GABA disintesis pada ujung saraf presinaptik dan sebelum dilepaskan disimpan dalam
vesikel. Apabila GABA tidak ada dalam tubuh, maka temperatur di dalam otak akan
meningkat bila digunakan untuk berfikir keras, membantu untuk memblokir impuls yang
berhubungan dengan stres dari mencapai reseptor pada sistem saraf pusat. GABA
memiliki peran untuk mengurangi perasaan cemas dan membantu mengatasi gangguan
yang terkait dengan stres emosional. GABA dalam penelitian in vivo maupun in vitro
diperifer dapat menghambat terjadi inflamasi neurogenik pada penyakit autoimun.
● Epinephrine (Adrenalin)
Merupakan neurotransmitter dan hormon stres yang dilepaskan ke aliran darah melalui
kelenjar adrenal. Adapun pelepasan adrenalin yang terlalu banyak dapat menyebabkan
tekanan darah tinggi, kecemasan, insomnia, hingga peningkatan risiko stroke. Sementara
bila pelepasan epinefrin terlalu sedikit, penderitanya sering kali tidak mampu bereaksi
dengan tepat dalam situasi stres atau tekanan serta berkurangnya kegembiraan
4. Pengaruh neurotransmitter terhadap sinapsis neuron
● Neurotransmitter eksitasi (excitatory)
Neurotransmitter eksitasi bekerja dengan mendorong neuron target untuk melakukan
sebuah aksi. Beberapa contoh neurotransmitter eksitasi yang terkenal adalah
epinephrine dan norepinephrine.
● Neurotransmitter inhibisi (inhibitory)
Neurotransmiter ini dapat menghambat aktivitas neuron, sehingga berkebalikan
dengan cara kerja neurotransmitter eksitasi. Salah contoh neurotransmitter inhibisi
adalah serotonin. Beberapa neurotransmitter dapat bekerja sebagai eksitasi maupun
inhibisi. Contoh dari neurotransmitter ini yaitu dopamin dan asetilkolin. Contoh lain
dari Neurotransmitter inhibitorik yaitu GABA menghambat pintu Na sehingga pintu
Cl yang terbuka mengakibatkan terjadinya hiperpolarisasi.

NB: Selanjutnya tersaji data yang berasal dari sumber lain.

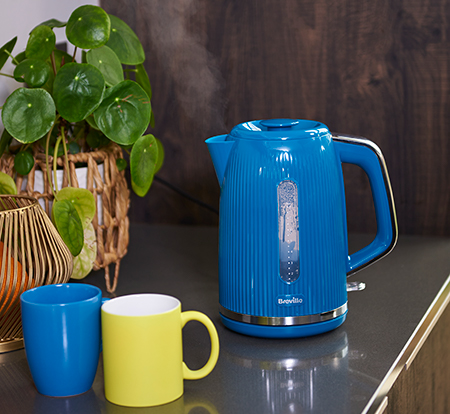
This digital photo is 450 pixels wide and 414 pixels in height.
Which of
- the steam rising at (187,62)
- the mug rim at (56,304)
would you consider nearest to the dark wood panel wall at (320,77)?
the steam rising at (187,62)

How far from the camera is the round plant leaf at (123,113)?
783 mm

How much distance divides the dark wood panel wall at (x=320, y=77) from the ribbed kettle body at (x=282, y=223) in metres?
0.52

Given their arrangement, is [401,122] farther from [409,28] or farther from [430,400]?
[430,400]

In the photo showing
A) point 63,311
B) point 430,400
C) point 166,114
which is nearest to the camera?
point 63,311

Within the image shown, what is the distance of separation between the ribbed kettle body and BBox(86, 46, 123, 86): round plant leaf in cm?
24

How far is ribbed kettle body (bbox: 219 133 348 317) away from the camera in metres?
0.67

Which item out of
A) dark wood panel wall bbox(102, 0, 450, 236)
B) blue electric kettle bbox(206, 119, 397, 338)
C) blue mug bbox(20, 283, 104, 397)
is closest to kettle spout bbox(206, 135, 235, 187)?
blue electric kettle bbox(206, 119, 397, 338)

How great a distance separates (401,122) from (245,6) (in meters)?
0.40

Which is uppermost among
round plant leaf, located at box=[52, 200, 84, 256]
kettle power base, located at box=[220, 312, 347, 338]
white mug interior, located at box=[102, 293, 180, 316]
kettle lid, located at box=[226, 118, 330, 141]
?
kettle lid, located at box=[226, 118, 330, 141]

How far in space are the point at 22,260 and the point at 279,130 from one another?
1.14 ft

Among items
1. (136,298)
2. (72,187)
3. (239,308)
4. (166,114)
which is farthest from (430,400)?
(166,114)

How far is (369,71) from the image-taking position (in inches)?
45.8

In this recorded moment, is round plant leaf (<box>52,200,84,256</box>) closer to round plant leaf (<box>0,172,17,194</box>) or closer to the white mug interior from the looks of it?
round plant leaf (<box>0,172,17,194</box>)

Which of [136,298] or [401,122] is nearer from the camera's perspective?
[136,298]
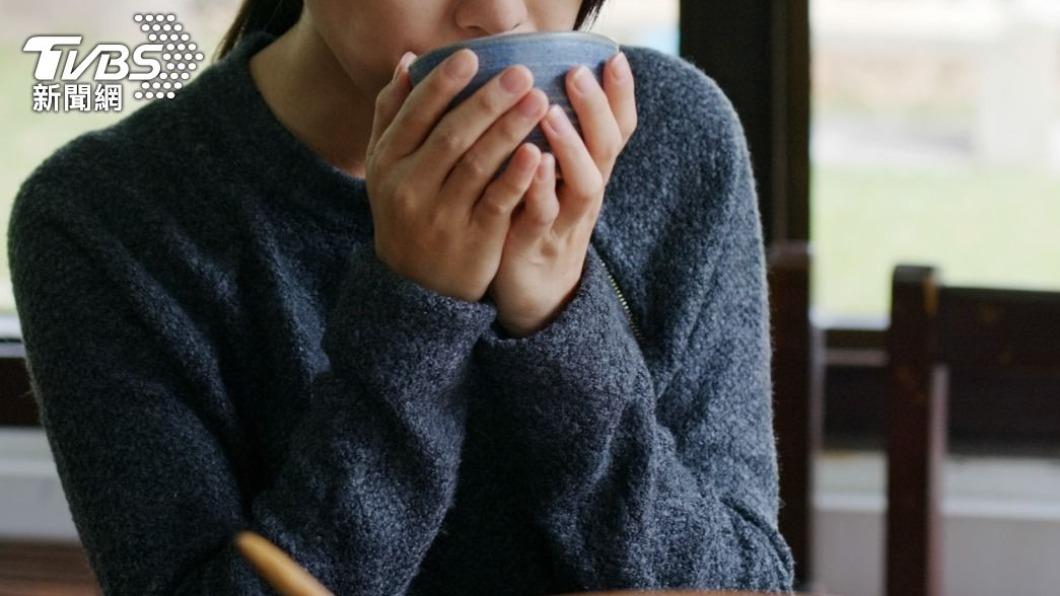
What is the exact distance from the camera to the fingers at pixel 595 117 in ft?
2.57

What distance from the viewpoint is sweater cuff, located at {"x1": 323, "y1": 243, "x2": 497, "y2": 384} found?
85 centimetres

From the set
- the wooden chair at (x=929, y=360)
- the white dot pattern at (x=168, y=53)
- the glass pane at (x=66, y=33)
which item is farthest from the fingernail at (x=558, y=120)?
the glass pane at (x=66, y=33)

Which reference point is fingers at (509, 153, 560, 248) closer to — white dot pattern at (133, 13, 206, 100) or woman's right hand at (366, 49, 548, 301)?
woman's right hand at (366, 49, 548, 301)

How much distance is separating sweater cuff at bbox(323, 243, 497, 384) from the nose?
161 mm

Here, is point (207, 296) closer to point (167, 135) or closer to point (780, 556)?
point (167, 135)

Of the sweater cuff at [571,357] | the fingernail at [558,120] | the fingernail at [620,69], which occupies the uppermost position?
the fingernail at [620,69]

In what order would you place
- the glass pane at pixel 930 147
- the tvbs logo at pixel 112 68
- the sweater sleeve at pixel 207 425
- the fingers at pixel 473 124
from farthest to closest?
the glass pane at pixel 930 147, the tvbs logo at pixel 112 68, the sweater sleeve at pixel 207 425, the fingers at pixel 473 124

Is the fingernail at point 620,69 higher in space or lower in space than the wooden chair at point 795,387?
higher

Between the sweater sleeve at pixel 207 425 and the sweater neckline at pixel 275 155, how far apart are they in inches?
4.7

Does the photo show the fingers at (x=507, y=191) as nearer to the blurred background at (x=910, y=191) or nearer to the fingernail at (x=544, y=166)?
the fingernail at (x=544, y=166)

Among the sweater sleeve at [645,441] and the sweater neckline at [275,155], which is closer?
the sweater sleeve at [645,441]

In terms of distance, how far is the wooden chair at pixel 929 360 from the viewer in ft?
4.12

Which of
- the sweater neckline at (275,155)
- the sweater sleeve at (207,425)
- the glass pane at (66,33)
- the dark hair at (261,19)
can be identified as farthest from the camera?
the glass pane at (66,33)

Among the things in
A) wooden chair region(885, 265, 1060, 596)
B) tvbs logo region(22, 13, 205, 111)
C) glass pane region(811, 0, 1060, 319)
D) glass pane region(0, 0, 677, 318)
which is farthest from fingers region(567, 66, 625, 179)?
glass pane region(811, 0, 1060, 319)
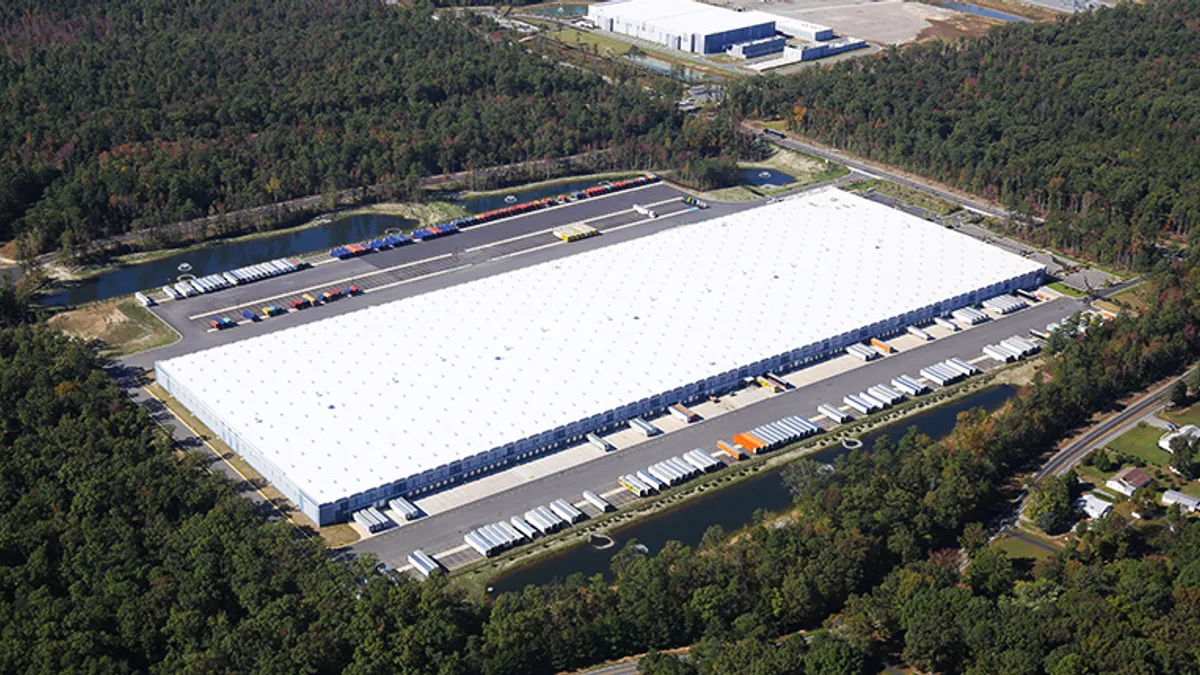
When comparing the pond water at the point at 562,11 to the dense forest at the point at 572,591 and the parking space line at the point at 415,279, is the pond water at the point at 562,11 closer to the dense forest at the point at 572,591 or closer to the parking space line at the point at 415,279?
the parking space line at the point at 415,279

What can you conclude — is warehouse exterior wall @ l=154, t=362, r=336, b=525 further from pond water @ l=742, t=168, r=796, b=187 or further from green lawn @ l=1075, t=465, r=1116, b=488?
pond water @ l=742, t=168, r=796, b=187

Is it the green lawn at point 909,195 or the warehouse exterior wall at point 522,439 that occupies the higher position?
the warehouse exterior wall at point 522,439

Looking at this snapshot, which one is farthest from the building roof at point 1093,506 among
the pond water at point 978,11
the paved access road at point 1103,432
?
the pond water at point 978,11

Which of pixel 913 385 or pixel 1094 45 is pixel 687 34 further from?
pixel 913 385

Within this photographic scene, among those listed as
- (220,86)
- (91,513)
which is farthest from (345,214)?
(91,513)

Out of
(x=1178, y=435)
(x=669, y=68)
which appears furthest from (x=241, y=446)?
(x=669, y=68)

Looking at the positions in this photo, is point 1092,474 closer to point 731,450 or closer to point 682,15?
point 731,450

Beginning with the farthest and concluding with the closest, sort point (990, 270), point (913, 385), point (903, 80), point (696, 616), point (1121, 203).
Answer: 1. point (903, 80)
2. point (1121, 203)
3. point (990, 270)
4. point (913, 385)
5. point (696, 616)
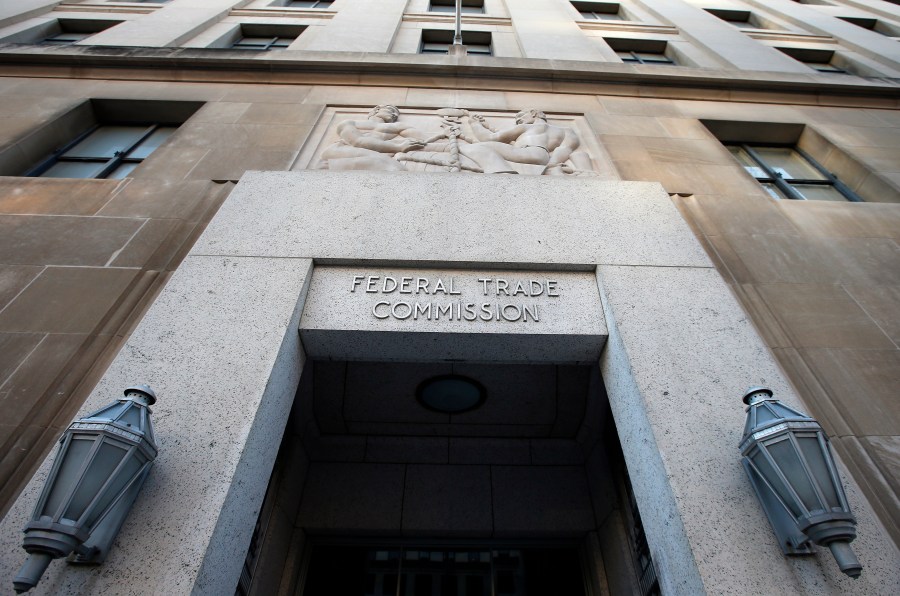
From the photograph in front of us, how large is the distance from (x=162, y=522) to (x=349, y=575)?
4.15 meters

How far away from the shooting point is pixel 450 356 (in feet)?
16.4

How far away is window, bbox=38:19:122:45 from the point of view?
14141 millimetres

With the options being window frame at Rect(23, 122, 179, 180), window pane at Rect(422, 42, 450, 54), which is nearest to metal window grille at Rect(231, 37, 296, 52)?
window pane at Rect(422, 42, 450, 54)

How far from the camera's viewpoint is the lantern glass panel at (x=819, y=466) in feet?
9.63

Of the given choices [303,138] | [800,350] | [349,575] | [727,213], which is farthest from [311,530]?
[727,213]

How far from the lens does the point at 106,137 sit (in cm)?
884

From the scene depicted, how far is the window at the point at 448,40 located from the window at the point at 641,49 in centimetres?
379

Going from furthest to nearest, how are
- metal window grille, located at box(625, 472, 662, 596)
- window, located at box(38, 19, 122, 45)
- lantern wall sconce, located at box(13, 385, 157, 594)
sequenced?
1. window, located at box(38, 19, 122, 45)
2. metal window grille, located at box(625, 472, 662, 596)
3. lantern wall sconce, located at box(13, 385, 157, 594)

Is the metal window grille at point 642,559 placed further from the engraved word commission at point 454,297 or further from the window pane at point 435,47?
the window pane at point 435,47

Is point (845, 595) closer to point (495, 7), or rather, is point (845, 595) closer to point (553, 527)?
point (553, 527)

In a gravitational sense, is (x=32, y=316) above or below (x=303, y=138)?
below

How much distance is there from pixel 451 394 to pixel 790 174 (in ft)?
24.6

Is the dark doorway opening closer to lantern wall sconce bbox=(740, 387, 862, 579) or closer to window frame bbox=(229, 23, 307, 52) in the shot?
lantern wall sconce bbox=(740, 387, 862, 579)

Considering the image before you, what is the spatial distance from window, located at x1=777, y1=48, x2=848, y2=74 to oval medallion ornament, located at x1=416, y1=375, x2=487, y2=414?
16.3m
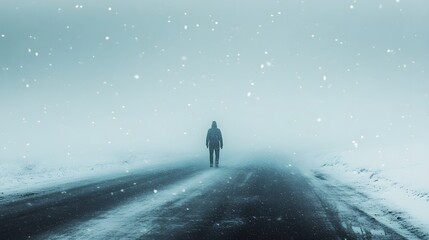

● Neurotransmitter modulator
Neurotransmitter modulator, atau sering disebut sebagai neuromodulator, merupakan
neurotransmitter yang dapat mempengaruhi neuron dalam jumlah besar pada satu
waktu. Selain itu, neurotransmitter modulator juga dapat berkomunikasi dengan
neurotransmitter lainnya pada sinaps. Fungsi neuromodulator tersebut hanya untuk
memperkuat, memperpanjang, mengurangi ataupun memperpendek respon
post-sinaps terhadap neurotransmiter tertentu.